EXCERPTED PASSAGE:
>> begin

# Old Craftsman table saw



## 71 Fish (Dec 21, 2005)

Posted this here thinking you wood working guys might appreciate it most. It is an old Craftsman Model 103.24243 table saw. I aquired it about 6 or 8 years ago and my dad fixed it up good enough to use till he got a modern one. For some reason we thought it was an 8" saw but were not sure. Someone that wants it to use for themself or to add it to a collection can have it all for $10.00 (the cost of the blade my dad purchased). I think that the motor was originally underneath and someone made the table and mounted it in line like it is, could be wrong. It is probably missing some extensions. The motor on it now is a 3/4 HP and it sounded like it was cutting out on overload. It is missing the capacator as well so the motor is probably not any good. I am in Spring Branch, PM me if you can use this. Kevin


----------



## Brew (May 21, 2004)

My Dad has/had that same saw mounted on an almost identical table. If I remember correctly the saw came from Sears with plans to build the table. The set up is correct though I seem to remember ours had the motor hanging further back, almost off the table which helped it keep tension on the drive belt.

If my Dad still has it, I'll take some pics when we go up there next weekend.


----------



## 71 Fish (Dec 21, 2005)

Thats interesting aboout the table, thanks for the information. I have a friend that wants the saw.


----------

>> end

Entries on spatial positioning
>> begin

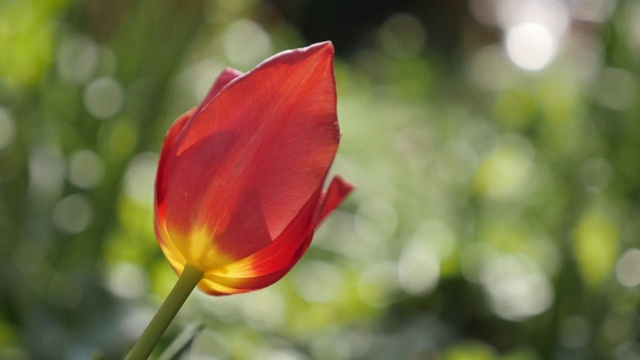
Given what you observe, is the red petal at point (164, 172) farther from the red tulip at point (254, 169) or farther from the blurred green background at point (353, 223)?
the blurred green background at point (353, 223)

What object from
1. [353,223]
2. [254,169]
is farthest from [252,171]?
[353,223]

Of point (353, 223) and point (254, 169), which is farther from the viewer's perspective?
point (353, 223)

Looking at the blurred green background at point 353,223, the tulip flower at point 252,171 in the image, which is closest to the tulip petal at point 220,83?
the tulip flower at point 252,171

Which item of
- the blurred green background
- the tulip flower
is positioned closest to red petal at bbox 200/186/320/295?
the tulip flower

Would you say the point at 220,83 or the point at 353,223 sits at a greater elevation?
the point at 220,83

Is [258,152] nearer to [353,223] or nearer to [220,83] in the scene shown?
[220,83]

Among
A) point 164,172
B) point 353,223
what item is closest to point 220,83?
point 164,172

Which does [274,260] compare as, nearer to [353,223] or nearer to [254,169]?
[254,169]
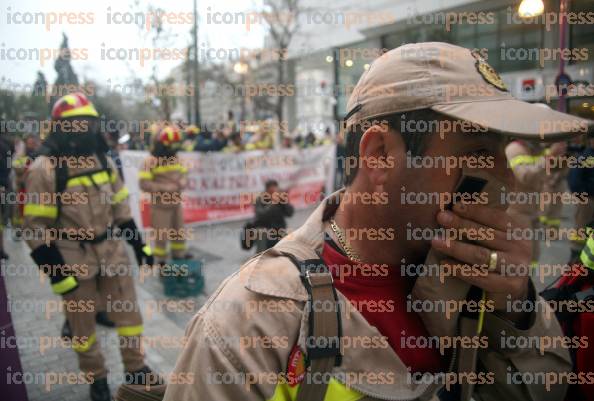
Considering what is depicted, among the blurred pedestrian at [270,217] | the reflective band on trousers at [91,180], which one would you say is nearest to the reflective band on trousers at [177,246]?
the blurred pedestrian at [270,217]


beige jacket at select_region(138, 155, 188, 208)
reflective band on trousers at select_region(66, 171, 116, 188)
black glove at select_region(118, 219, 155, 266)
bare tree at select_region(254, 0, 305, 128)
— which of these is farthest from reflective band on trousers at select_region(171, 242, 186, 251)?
bare tree at select_region(254, 0, 305, 128)

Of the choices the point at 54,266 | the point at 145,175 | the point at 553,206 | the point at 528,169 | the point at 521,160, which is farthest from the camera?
the point at 553,206

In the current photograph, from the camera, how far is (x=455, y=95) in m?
1.09

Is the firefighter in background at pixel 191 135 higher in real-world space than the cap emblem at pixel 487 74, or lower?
higher

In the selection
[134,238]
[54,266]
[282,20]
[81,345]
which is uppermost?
[282,20]

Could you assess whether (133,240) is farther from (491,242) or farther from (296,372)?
(491,242)

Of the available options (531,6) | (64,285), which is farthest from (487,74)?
(64,285)

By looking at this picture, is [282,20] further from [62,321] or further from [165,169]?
[62,321]

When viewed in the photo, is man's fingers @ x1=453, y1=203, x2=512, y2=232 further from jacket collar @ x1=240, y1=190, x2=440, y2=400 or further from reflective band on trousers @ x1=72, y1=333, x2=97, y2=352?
reflective band on trousers @ x1=72, y1=333, x2=97, y2=352

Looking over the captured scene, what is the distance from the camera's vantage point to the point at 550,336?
55.6 inches

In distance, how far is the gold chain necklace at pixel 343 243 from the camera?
4.18 feet

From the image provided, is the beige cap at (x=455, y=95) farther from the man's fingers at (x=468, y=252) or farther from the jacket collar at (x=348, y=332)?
the jacket collar at (x=348, y=332)

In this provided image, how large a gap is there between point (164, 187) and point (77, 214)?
339cm

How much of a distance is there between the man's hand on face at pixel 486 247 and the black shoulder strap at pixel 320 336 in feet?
1.09
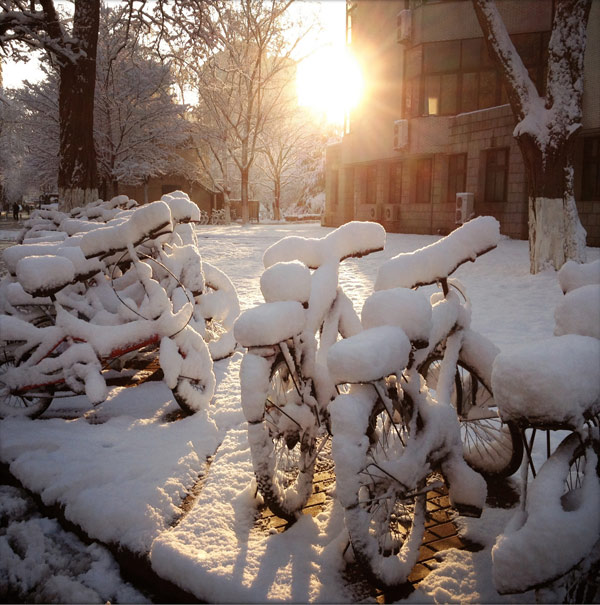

>> end

SHORT TASK 1: Please reproduce the part of the table saw thread between "Posted this here" and "(May 21, 2004)", inclusive.
SHORT TASK 2:
Answer these from the table saw thread:
(a) What is the model number of the saw?
(b) What horsepower is the motor now on the saw?
(c) According to the reply, what came from Sears along with the saw?

EXERCISE SOLUTION 1:
Posted this here thinking you wood working guys might appreciate it most. It is an old Craftsman Model 103.24243 table saw. I aquired it about 6 or 8 years ago and my dad fixed it up good enough to use till he got a modern one. For some reason we thought it was an 8" saw but were not sure. Someone that wants it to use for themself or to add it to a collection can have it all for $10.00 (the cost of the blade my dad purchased). I think that the motor was originally underneath and someone made the table and mounted it in line like it is, could be wrong. It is probably missing some extensions. The motor on it now is a 3/4 HP and it sounded like it was cutting out on overload. It is missing the capacator as well so the motor is probably not any good. I am in Spring Branch, PM me if you can use this. Kevin


----------



## Brew (May 21, 2004)

EXERCISE SOLUTION 2:
(a) 103.24243
(b) 3/4 HP
(c) Plans to build the table